Disordered eating habits can include:

  • An obsession with your weight or other body measurements (waist, hips, etc.)

  • Chronic dieting/yo-yo dieting

  • Villainizing foods (characterizing foods as “bad” or “off limits”)

  • Skipping meals (or similar behaviors) to restrict calories

  • Fears and anxieties around food

  • Feeling out of control around food

  • Emotional eating

  • Binge eating

  • Compensatory behaviors, such as “making up” for a binge by restricting, purging, or over-exercising

  • Orthorexia (an obsessive preoccupation with the “cleanliness”, “healthiness,” or “purity” of food)


Attempting to diet when you don’t have a solid relationship with food is like walking on coals after you’ve just bathed in gasoline—you’re asking to get burned.

Similarly, if you attempt to diet with a coach who is not equipped to help you preserve your food relationship and who does not prioritize it as such, you’re at further risk of the above disordered eating behaviors.

Not only that, there is much less of a chance that you will be successful at dieting—which includes keeping the weight off. 

This is precisely why I will not help just anyone who comes to me to lose weight. If your relationship with food needs work first, that’s where we must begin. 

I am not willing to sacrifice your wellness for your weight.

If your end goal is to lose weight and your health is a priority to you, it’s important that you get clear on your motivation to change.

Do you truly want to improve your health?

When you say you want to lose weight to improve your health and fitness, is it because you truly want to improve your health, or is it because you want to improve your thinness?

Because here’s the deal: You can’t accurately judge someone’s health based on how they look. 

You don’t know what their labs show, or their blood pressure, cardiovascular fitness level, and so on. On top of that, you don’t know what their mental health is like.

Someone who’s at their leanest might be struggling with disordered eating, over-exercising, constantly comparing and criticizing their body, or suffering from unseen issues with their physical health.

And someone in recovery from disordered eating is likely to gain weight—but it doesn’t mean that the steps they are taking to do so are unhealthy.

If your primary goal is to improve your health, you don’t need to focus on the scale or the way your body looks, especially if you’re still currently preoccupied with them. 

In fact, one of the healthiest things you can do for yourself when you have a strained relationship with food and your body is to take a step back from focusing on intentional weight loss and work on your relationship with food—as well as other health-promoting behaviors.

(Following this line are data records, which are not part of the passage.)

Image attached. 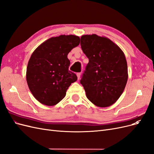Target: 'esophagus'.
<instances>
[{"label": "esophagus", "mask_w": 154, "mask_h": 154, "mask_svg": "<svg viewBox=\"0 0 154 154\" xmlns=\"http://www.w3.org/2000/svg\"><path fill=\"white\" fill-rule=\"evenodd\" d=\"M76 75H77V76H78V79L79 80V79L80 78V76H81V73L80 72H78L77 74H76Z\"/></svg>", "instance_id": "1"}]
</instances>
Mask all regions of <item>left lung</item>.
Wrapping results in <instances>:
<instances>
[{"label":"left lung","instance_id":"obj_1","mask_svg":"<svg viewBox=\"0 0 154 154\" xmlns=\"http://www.w3.org/2000/svg\"><path fill=\"white\" fill-rule=\"evenodd\" d=\"M80 45L88 58L80 80L87 97L97 106H109L119 99L127 84L125 56L112 41L94 34L83 35Z\"/></svg>","mask_w":154,"mask_h":154}]
</instances>
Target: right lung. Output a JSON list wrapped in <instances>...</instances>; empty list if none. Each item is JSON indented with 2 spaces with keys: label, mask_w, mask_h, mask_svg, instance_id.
I'll return each instance as SVG.
<instances>
[{
  "label": "right lung",
  "mask_w": 154,
  "mask_h": 154,
  "mask_svg": "<svg viewBox=\"0 0 154 154\" xmlns=\"http://www.w3.org/2000/svg\"><path fill=\"white\" fill-rule=\"evenodd\" d=\"M80 44L74 35L52 37L37 48L27 67L26 80L32 94L40 103L53 106L61 101L77 76L69 70V53Z\"/></svg>",
  "instance_id": "add662e5"
}]
</instances>
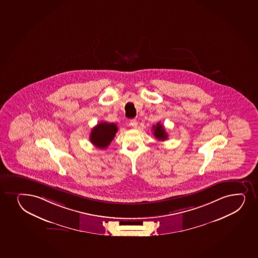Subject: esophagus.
Listing matches in <instances>:
<instances>
[{"label": "esophagus", "instance_id": "1", "mask_svg": "<svg viewBox=\"0 0 258 258\" xmlns=\"http://www.w3.org/2000/svg\"><path fill=\"white\" fill-rule=\"evenodd\" d=\"M130 125L132 126L134 128H136V127H137L138 122H137V121H136V119H132V120H131V122H130Z\"/></svg>", "mask_w": 258, "mask_h": 258}]
</instances>
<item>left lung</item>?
<instances>
[{
    "label": "left lung",
    "instance_id": "8db88e82",
    "mask_svg": "<svg viewBox=\"0 0 258 258\" xmlns=\"http://www.w3.org/2000/svg\"><path fill=\"white\" fill-rule=\"evenodd\" d=\"M153 131L155 138L159 141H165L168 138V135L165 132V127L160 122H158L156 125L153 126Z\"/></svg>",
    "mask_w": 258,
    "mask_h": 258
}]
</instances>
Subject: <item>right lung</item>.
<instances>
[{
	"label": "right lung",
	"mask_w": 258,
	"mask_h": 258,
	"mask_svg": "<svg viewBox=\"0 0 258 258\" xmlns=\"http://www.w3.org/2000/svg\"><path fill=\"white\" fill-rule=\"evenodd\" d=\"M117 130V126L113 122H99L91 131L90 142L97 148H106L114 139Z\"/></svg>",
	"instance_id": "obj_1"
}]
</instances>
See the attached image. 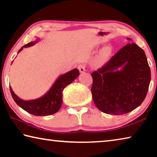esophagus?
I'll return each mask as SVG.
<instances>
[{
    "mask_svg": "<svg viewBox=\"0 0 157 157\" xmlns=\"http://www.w3.org/2000/svg\"><path fill=\"white\" fill-rule=\"evenodd\" d=\"M78 69L79 71V72H80L81 73H84L85 71H86V66H85L84 64H80L78 66Z\"/></svg>",
    "mask_w": 157,
    "mask_h": 157,
    "instance_id": "1",
    "label": "esophagus"
}]
</instances>
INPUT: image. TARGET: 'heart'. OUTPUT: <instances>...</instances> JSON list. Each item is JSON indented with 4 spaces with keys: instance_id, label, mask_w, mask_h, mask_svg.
Wrapping results in <instances>:
<instances>
[{
    "instance_id": "obj_1",
    "label": "heart",
    "mask_w": 157,
    "mask_h": 157,
    "mask_svg": "<svg viewBox=\"0 0 157 157\" xmlns=\"http://www.w3.org/2000/svg\"><path fill=\"white\" fill-rule=\"evenodd\" d=\"M111 48L109 46H106L100 52V56L102 59H107L111 54Z\"/></svg>"
}]
</instances>
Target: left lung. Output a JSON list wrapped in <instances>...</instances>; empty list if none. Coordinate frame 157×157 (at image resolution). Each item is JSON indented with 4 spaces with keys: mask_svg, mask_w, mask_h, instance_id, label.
Wrapping results in <instances>:
<instances>
[{
    "mask_svg": "<svg viewBox=\"0 0 157 157\" xmlns=\"http://www.w3.org/2000/svg\"><path fill=\"white\" fill-rule=\"evenodd\" d=\"M91 76L95 105L102 112L113 115L127 113L141 105L151 79L144 50L134 43L122 48Z\"/></svg>",
    "mask_w": 157,
    "mask_h": 157,
    "instance_id": "8db88e82",
    "label": "left lung"
}]
</instances>
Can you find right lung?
<instances>
[{"mask_svg": "<svg viewBox=\"0 0 157 157\" xmlns=\"http://www.w3.org/2000/svg\"><path fill=\"white\" fill-rule=\"evenodd\" d=\"M39 41L40 39H38L36 41L25 45L18 50V53H19L23 49V48L33 46ZM79 75V72L77 68L73 69L63 75H61L56 79L49 91L43 96L37 99L31 100H23L21 99L14 94L12 87L10 86V92L15 102L27 112L36 116L52 115L57 112L62 105L63 90L67 85L70 84L71 82L75 80Z\"/></svg>", "mask_w": 157, "mask_h": 157, "instance_id": "obj_1", "label": "right lung"}]
</instances>
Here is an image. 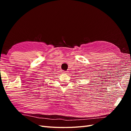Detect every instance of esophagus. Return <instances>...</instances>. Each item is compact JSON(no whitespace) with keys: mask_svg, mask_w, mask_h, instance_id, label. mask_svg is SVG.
<instances>
[{"mask_svg":"<svg viewBox=\"0 0 131 131\" xmlns=\"http://www.w3.org/2000/svg\"><path fill=\"white\" fill-rule=\"evenodd\" d=\"M67 72V71H64V72H63V73H64V74H66Z\"/></svg>","mask_w":131,"mask_h":131,"instance_id":"obj_1","label":"esophagus"}]
</instances>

Health-Promoting Behaviors

Here are a few ways we encourage our Food Body Self students to focus on your health without obsessing over the scale: 

  • Develop a Joyful Movement Mindset. Perform exercise that you enjoy for the sake of its own pleasure. Focus on what you enjoy about the movement, the benefits you will gain, and how it contributes to your sense of self.

  • Walk more.

  • Eat mindfully. Check in with your hunger signals before, during, and after your meal. Pay attention to each of your senses as you eat.

  • Practice enjoying fundamental foods. Most people associate “healthy” foods as bland and boring. Prepare your fundamental foods in ways you’ll enjoy and eat them in a mindset of indulgence.

  • Spend more time away from screens. Find ways to relax or have fun that don’t involve screens.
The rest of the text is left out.